Exercise text:
════════════════════
I recently changed my screen name; I directed an acquaintance who got a bomb drop to DB, and I do like to keep up some anonymity in case they end up on the boards. cool However, there have been several times I've wished I could connect with my DB friends in the alt. I don't have a FB account, but have found some DB folks on FB through my kids' accounts (I'm a pretty good detective! cool .). You are certainly one I'd love to get in touch with some day, as our sitches have had many similarities.


Hello lc! So nice to hear from you too. I have been peeking at your thread in piecing from time to time and did notice the name change. I'm sorry to hear your friend has found herself needing the board but it's the best place to be if you've received the dreaded bomb. I wish her well. She's lucky to have you in her corner.

As for the alt, yes I am on there but I'm locked down pretty tightly right now thanks to you know who. crazy I'm actually very easy to find online for reasons that would be obvious if you knew more about me, but that would require me to give out too many personal details on the board and I don't want just anyone finding me. I stopped posting for a long time because it was clear ow was following me online (long story). I doubt she would have been able to find me here but I didn't want to take any chances. Anyway, if you have any ideas on how I can find you on the alt or somewhere else, let me know.

I have told my H all about you and when ex-ow was in the midst of her nuttiness, I did share the shopping cart incident with him. That's when he thought that perhaps we needed to get all legal on crazy before something worse happened.
════════════════════
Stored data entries
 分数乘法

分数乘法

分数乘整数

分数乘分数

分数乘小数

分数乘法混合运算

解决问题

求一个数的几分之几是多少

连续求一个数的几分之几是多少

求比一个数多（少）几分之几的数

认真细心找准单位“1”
════════════════════
Required work: Summarize the forum exchange above in two sentences.

Written answer: One poster explains changing a screen name after directing an acquaintance who got a bomb drop to DB, and says they would like to connect with DB friends in the alt, the person addressed among them. The reply wishes the acquaintance well, explains being locked down tightly on the alt because ow was following the writer online, and asks for ideas on how to find lc there or somewhere else.